Cal cast a look back at the door. As a ghoul, he had much better hearing than Dean and me, and I’d entrusted him with keeping watch. “Is there some way we can figure it out?”
“Well, Archie’s letter talked about the top of the world,” I said. “The Arctic Circle somewhere would make sense. The Proctors ste
er clear of there.” The accepted story was that great viral creatures flourished under the polar ice, but I didn’t know the real truth. Regardless, there was something there that kept the Proctors out of the cold, unclaimed waters and led them to keep everyone else out too, with blockades and patrol boats. It made as much sense as any other location on earth.
“Not to put a damper on the party,” Bethina said, “but you can’t just grab a skiff and row up to the Arctic Ocean. That’s a long journey, and you need an ironside boat. I saw a lanternreel on the subject when I was a girl. About the expeditions and such.”
“I guess I’ll figure it out when I get to the Bone Sepulchre.” I shrugged, feigning a confidence I didn’t feel in one iota of my being.
“There’s a submersible that runs from Innsmouth,” Dean spoke up. “Usually up to Nova Scotia and beyond, ferrying fugitives into Canada.” He took out his pack of cigarettes and tapped it against the table. “But I wager that for the right price they’d go all the way to the top. The captain’s a tough nut—not afraid of going under the ice.”
I looked at Dean, pained. “You know I don’t have any money.”
“There’s things other than money,” Dean said. “But they’re not pirates. They won’t take you unless I vouch for you. And if I vouch, I’m coming.” He took out a Lucky and stuck it behind his ear, and I could tell by his posture I wasn’t going to get to argue.

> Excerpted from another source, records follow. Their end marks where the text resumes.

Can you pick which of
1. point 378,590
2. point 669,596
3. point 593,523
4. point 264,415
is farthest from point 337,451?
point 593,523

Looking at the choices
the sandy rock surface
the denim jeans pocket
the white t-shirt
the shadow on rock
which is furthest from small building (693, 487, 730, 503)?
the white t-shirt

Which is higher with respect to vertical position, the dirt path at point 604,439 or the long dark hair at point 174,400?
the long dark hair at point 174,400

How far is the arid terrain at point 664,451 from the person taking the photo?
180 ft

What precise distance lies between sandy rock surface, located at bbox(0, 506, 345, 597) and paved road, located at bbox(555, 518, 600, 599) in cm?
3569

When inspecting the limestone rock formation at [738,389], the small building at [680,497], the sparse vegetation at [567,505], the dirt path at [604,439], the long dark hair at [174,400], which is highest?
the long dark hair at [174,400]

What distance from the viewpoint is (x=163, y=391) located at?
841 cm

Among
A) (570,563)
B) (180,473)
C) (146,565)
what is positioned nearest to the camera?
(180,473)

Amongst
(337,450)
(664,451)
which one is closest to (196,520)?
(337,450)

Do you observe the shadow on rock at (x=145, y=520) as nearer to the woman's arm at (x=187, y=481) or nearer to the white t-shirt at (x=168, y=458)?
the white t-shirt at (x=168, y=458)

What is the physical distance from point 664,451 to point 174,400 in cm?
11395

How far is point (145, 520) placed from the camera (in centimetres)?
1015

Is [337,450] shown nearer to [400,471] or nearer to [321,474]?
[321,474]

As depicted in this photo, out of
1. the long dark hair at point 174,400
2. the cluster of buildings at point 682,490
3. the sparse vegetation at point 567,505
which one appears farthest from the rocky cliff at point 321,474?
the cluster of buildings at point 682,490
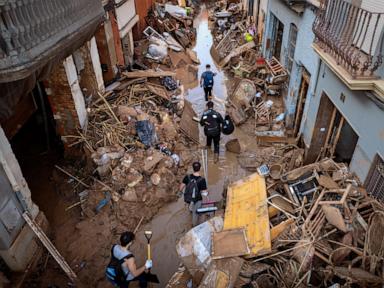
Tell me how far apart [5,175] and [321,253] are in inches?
238

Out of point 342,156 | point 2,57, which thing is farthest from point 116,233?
point 342,156

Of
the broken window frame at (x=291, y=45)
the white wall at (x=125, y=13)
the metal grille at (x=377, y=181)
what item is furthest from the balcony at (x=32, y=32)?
the broken window frame at (x=291, y=45)

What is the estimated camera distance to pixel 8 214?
18.4ft

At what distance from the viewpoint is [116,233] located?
7.36 m

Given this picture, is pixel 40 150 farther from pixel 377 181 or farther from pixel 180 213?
pixel 377 181

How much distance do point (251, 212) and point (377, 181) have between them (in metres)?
2.46

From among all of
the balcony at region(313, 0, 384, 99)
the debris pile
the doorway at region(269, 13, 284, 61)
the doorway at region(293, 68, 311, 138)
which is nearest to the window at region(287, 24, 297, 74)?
the doorway at region(293, 68, 311, 138)

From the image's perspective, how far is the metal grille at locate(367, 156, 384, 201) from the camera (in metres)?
5.37

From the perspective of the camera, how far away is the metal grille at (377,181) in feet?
17.6

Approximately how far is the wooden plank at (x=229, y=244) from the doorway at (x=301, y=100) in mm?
5677

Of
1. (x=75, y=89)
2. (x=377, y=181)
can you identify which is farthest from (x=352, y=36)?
(x=75, y=89)

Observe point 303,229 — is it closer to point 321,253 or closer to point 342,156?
point 321,253

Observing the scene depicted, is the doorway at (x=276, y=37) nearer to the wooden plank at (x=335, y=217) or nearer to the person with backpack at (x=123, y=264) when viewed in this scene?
the wooden plank at (x=335, y=217)

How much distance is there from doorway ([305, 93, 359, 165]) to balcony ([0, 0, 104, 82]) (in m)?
6.27
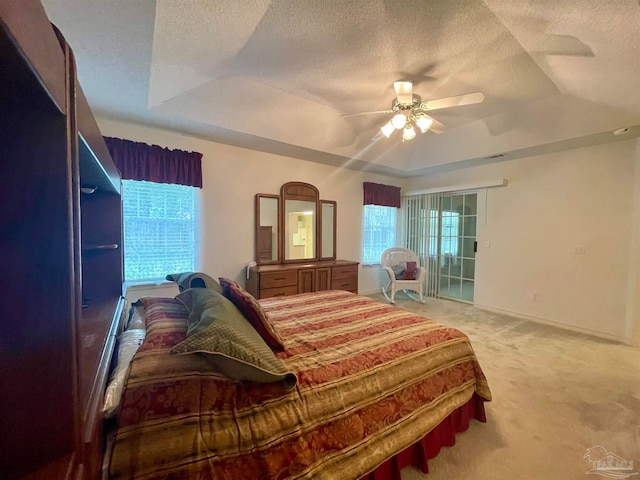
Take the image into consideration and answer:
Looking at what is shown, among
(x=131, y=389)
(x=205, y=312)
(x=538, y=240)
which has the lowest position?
(x=131, y=389)

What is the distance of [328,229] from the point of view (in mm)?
4770

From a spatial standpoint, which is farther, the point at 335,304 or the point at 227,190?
the point at 227,190

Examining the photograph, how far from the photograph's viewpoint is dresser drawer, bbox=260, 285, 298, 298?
12.0ft

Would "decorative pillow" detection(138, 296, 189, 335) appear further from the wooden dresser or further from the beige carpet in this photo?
the wooden dresser

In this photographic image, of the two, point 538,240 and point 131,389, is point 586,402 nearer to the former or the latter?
point 538,240

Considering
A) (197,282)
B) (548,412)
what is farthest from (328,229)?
(548,412)

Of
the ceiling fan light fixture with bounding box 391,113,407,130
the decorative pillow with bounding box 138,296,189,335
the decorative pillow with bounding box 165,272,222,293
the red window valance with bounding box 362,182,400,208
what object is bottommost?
the decorative pillow with bounding box 138,296,189,335

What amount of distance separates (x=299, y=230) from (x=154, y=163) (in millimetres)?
2122

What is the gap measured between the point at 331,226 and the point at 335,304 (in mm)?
2477

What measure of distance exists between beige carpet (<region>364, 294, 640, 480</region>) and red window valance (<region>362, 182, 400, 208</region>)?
2.88 metres

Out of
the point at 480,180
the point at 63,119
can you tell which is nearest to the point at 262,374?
the point at 63,119

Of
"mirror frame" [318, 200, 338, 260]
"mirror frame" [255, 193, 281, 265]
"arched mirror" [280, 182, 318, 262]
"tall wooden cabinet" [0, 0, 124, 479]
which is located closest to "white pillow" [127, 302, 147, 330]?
"tall wooden cabinet" [0, 0, 124, 479]

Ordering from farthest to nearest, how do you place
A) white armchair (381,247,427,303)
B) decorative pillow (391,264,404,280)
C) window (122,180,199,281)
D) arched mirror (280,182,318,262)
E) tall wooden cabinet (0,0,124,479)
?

I didn’t want to appear scared, but I did want Dean along. Without him, I’d be alone, at the mercy of whatever cropped up between here and the Bone Sepulchre. “That’s fine.”
“Getting out of the house isn’t going to be easy,” Cal said. “Neither your dad nor Valentina is exactly asleep at the wheel.” He cocked his head and then jerked a thumb at the door. “Speaking of. Someone’s coming.”
“Don’t worry,” I told all three of them. “That part I’ve got covered.”
Valentina was in the library, and for a minute I thought Archie was with her before I realized she was seemingly talking to herself.